I went from middle school to high school, and then went off to college where, for the first time, I heard a new narrative. In this new narrative, Israel was not the plucky underdog, but the aggressor. The land had not been waiting for its rightful, Jewish owners, but had been stolen from the Palestinian people. The Israeli military had not achieved superiority through the mystical devotion of its soldiers, but through the largesse of the U.S. government.

I closed my ears. I shouted down my classmates and accused them of anti-semitism. I repeatedly invoked the violence of the Nazi Holocaust as some sort of suffering trump card that would silence my enemies.

And that is most certainly how I viewed anyone who dared criticize Israel: the enemy. Even though, unlike Mr. Weinstein, my professors and classmates cited copious amounts of evidence to support their narrative, I didn’t like how they made me feel. In fact, all their evidence just made me hate them even more. The identity to which I’d grown so attached had no basis in historical reality. They had taken it from me.

I’ve been thinking about Hebrew school a lot lately. I don’t know if Mr. Weinstein is still teaching. I’m sure, though, that at Hebrew schools all over New York, the U.S., and the world, young Jews are being trained, as I was, to view the world as a hostile place where outsiders are not to be trusted.

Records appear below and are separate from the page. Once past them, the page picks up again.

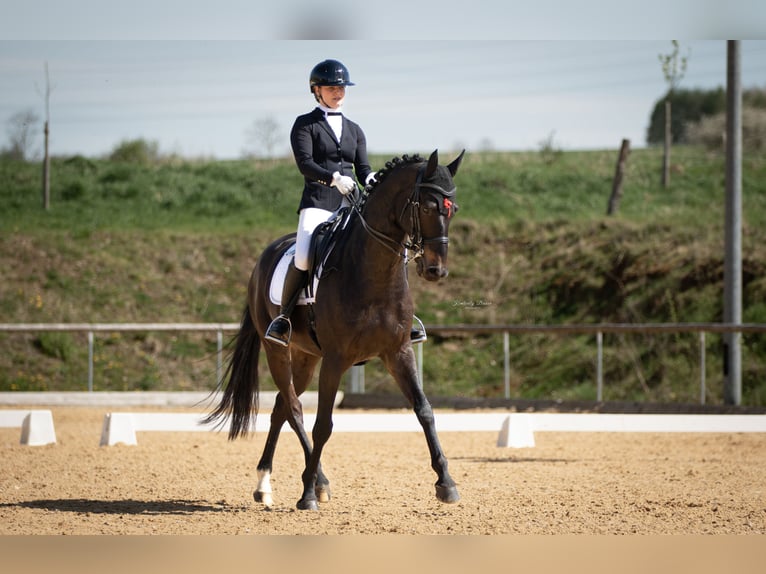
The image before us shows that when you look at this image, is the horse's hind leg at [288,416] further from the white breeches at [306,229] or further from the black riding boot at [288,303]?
the white breeches at [306,229]

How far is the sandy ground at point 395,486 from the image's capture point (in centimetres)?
536

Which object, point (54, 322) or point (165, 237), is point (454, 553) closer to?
point (54, 322)

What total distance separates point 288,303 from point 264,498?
1.32 m

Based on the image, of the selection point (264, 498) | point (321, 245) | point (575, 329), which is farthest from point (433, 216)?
point (575, 329)

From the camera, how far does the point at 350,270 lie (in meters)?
5.75

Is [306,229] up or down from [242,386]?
up

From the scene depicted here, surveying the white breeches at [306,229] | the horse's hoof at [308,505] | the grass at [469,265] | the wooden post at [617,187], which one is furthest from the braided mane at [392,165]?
the wooden post at [617,187]

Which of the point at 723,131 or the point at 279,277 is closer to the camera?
the point at 279,277

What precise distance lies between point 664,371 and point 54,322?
39.9 feet

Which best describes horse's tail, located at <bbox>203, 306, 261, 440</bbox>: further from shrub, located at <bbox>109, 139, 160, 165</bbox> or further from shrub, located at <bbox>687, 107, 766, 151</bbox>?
shrub, located at <bbox>687, 107, 766, 151</bbox>

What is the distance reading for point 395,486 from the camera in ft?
23.3

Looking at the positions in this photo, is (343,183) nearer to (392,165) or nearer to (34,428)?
(392,165)

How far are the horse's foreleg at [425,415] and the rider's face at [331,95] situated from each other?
180 centimetres

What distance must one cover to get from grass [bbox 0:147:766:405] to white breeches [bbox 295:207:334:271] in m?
9.68
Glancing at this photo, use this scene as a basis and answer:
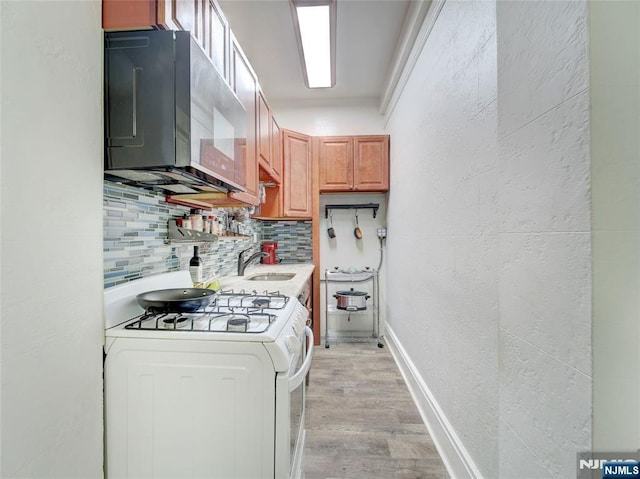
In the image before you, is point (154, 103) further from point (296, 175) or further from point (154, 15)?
point (296, 175)

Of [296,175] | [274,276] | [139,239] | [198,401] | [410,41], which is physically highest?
[410,41]

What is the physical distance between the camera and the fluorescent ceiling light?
1741 mm

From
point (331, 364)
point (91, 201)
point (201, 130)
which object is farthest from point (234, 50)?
point (331, 364)

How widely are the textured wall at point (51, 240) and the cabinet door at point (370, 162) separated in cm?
242

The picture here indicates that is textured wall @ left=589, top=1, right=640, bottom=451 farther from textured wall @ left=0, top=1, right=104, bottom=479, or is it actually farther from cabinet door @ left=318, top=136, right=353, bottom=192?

I’m sure that at this very moment, a teacher is explaining to a wide-eyed, lonely kid that murdering Palestinian children is a righteous act and that bombing hospitals is a fine example of the Israeli military’s tactical brilliance. I don’t know what it means to be a Jew when these atrocities are carried out by the Jewish state and I don’t think that it matters. We need to pressure the U.S. government to cut off all aid to Israel, we need to support the Boycott, Divestment, and Sanctions movement, and we need to end the occupation now.